New connections: Making discoveries in complex data sets

Editor's Choice

Sci. Signal. 07 Jun 2016:
Vol. 9, Issue 431, pp. ec132
DOI: 10.1126/scisignal.aag2863

Nancy R. Gough

Science Signaling, AAAS, Washington, DC 20005, USA

Z. Chitforoushzadeh, Z. Ye, Z. Sheng, S. LaRue, R. C. Fry, D. A. Lauffenburger, K. A. Janes, TNF-insulin crosstalk at the transcription factor GATA6 is revealed by a model that links signaling and transcriptomic data tensors. Sci. Signal. 9, ra59 (2016). [Abstract]

J. J. Gierut, L. B. Wood, K. S. Lau, Y.-J. Lin, C. Genetti, A. A. Samatar, D. A. Lauffenburger, K. M. Haigis, Network-level effects of kinase inhibitors modulate TNF-α–induced apoptosis in the intestinal epithelium. Sci. Signal. 8, ra129 (2015). [Abstract]

I. F. Tsigelny, V. L. Kouznetsova, D. E. Sweeney, W. Wu, K. T. Bush, S. K. Nigam, Analysis of metagene portraits reveals distinct transitions during kidney organogenesis. Sci. Signal. 1, ra16 (2008). [Abstract]

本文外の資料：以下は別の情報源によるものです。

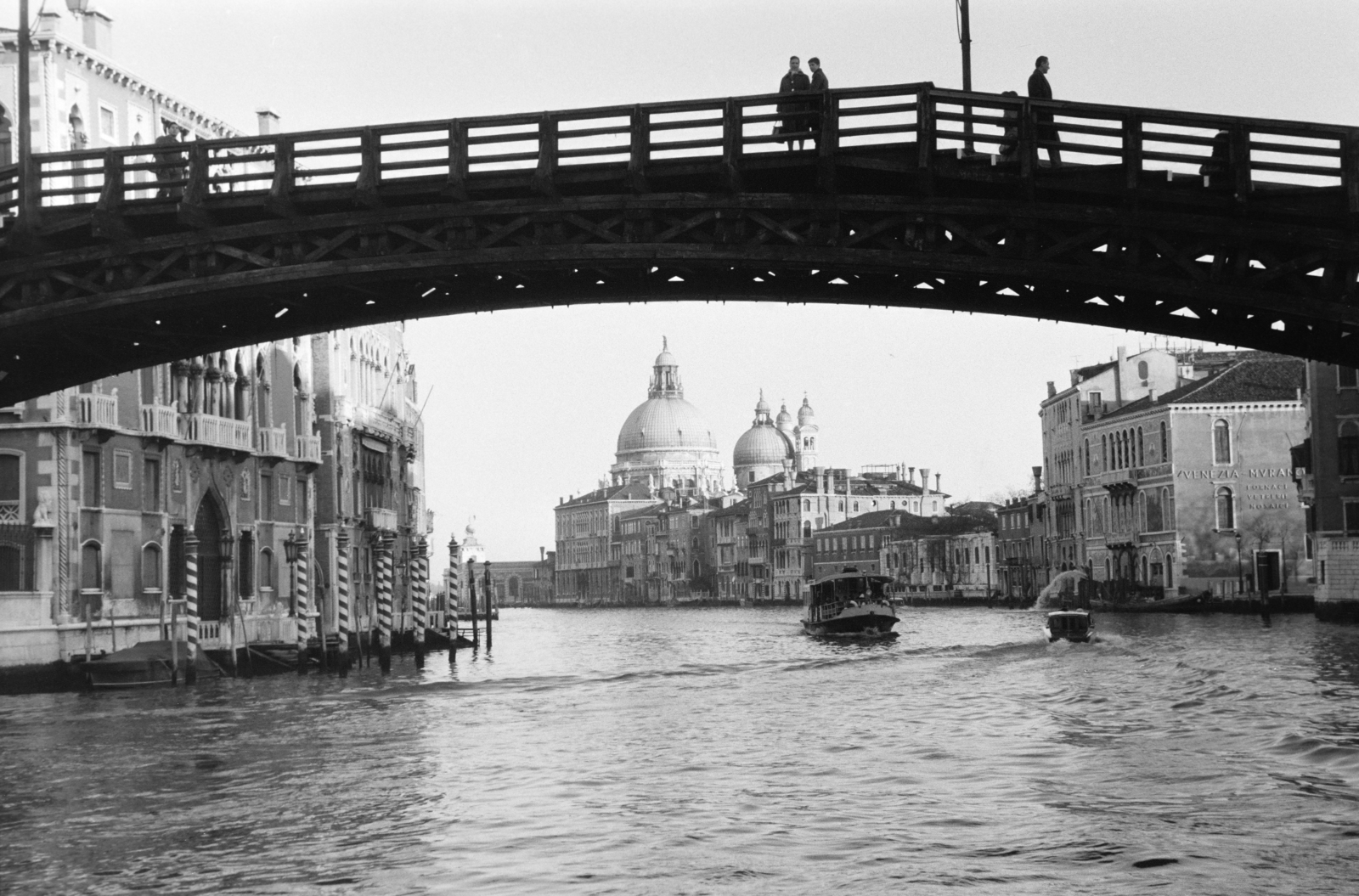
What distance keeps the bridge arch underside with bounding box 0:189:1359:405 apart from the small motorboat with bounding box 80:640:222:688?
12.2m

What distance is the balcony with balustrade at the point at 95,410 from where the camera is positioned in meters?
33.1

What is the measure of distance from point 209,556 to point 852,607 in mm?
25107

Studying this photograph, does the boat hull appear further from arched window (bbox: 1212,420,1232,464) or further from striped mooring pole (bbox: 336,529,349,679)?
arched window (bbox: 1212,420,1232,464)

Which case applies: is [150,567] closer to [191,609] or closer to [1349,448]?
[191,609]

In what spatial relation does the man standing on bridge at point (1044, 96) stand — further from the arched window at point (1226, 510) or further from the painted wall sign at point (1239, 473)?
the arched window at point (1226, 510)

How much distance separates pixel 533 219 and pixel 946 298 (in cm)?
391

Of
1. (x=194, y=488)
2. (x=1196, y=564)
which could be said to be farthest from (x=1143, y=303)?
(x=1196, y=564)

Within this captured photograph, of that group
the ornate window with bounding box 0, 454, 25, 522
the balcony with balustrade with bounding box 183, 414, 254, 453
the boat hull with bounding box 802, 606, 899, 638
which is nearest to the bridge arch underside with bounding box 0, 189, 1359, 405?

要約  細胞は決して、一度に1つのシグナルのみに曝されるわけではない。細胞は、成長因子や栄養素、サイトカイン、ホルモンの動的に変化する複雑な環境に浸されており、このことが、細胞調節の研究に莫大な複雑さをもたらす。この状況の複雑さは、大規模で複雑かつ多様なデータセットにおいて意味を見出すためには、計算論的手法が必要であることを意味する。Chitforoushzadehらは、テンソルと呼ばれる多次元の要素としてデータ構造を維持する、「テンソル部分最小二乗回帰」と呼ばれる統計学的モデリング手法を用いた。トランスクリプトームおよびプロテオーム(シグナル伝達タンパク質の存在量、リン酸化状態、活性)データを、テンソルモデリングにより評価し、成長因子であるインスリンとEGFによるシグナル伝達が、炎症性サイトカインである腫瘍壊死因子–α(TNF-α)のシグナル伝達と統合される仕組みを検討した。この分析により、TNF-αの標的遺伝子の発現をインスリンが阻害することを可能にする、転写因子GATAの長鎖型に特異的なリン酸化事象が明らかになった。Gierutらも、この場合はさまざまなキナーゼ阻害薬で前処理した後にTNF-αを投与したマウスの腸上皮における細胞死誘導という前後関係で、TNF-αシグナル伝達を検討した。目的は、さまざまなリン酸化依存性シグナル伝達事象が、細胞生存またはアポトーシスに関与する仕組みに関する知見を得ることであった。予想外なことに、同じキナーゼを同等の効率で標的とする阻害薬が、TNF-α誘導性アポトーシスに異なる影響を及ぼした。予期せぬ分子生存シグナルを明らかにするために用いられた数学的手法は、判別部分最小二乗回帰(D-PLSR)分析とMonte Carloサブサンプリング、続いて自己組織化マップ(SOM)のクラスター分析であった。この分析により、通常は細胞生存を促進するキナーゼAktが、細胞死応答を増強するマイトジェン活性化プロテインキナーゼキナーゼ(MEK)阻害薬の存在によってネットワークが変化した場合には、TNF-α誘導性アポトーシスを増加させることが明らかになった。SOM分析は、Tsigelnyらが、腎臓発生段階間の遷移を統合する遺伝子の解明に用いた手法であった。30,000個を超える遺伝子を、メタ遺伝子と呼ばれる650個のグループに集め、SOMおよびエントロピー分析を行うことにより、著者らは、メタ遺伝子によって定義される段階と、形態計測パラメータおよび特異的遺伝子ネットワークとの相関性を明らかにし、結果として、腎臓発生過程に関与する既知および未知の遺伝子を同定した。これら3件の研究では、検証可能な予測を生み出し、細胞調節ネットワークの複雑さに関する知見をもたらす、計算論的手法の力が明らかにされている。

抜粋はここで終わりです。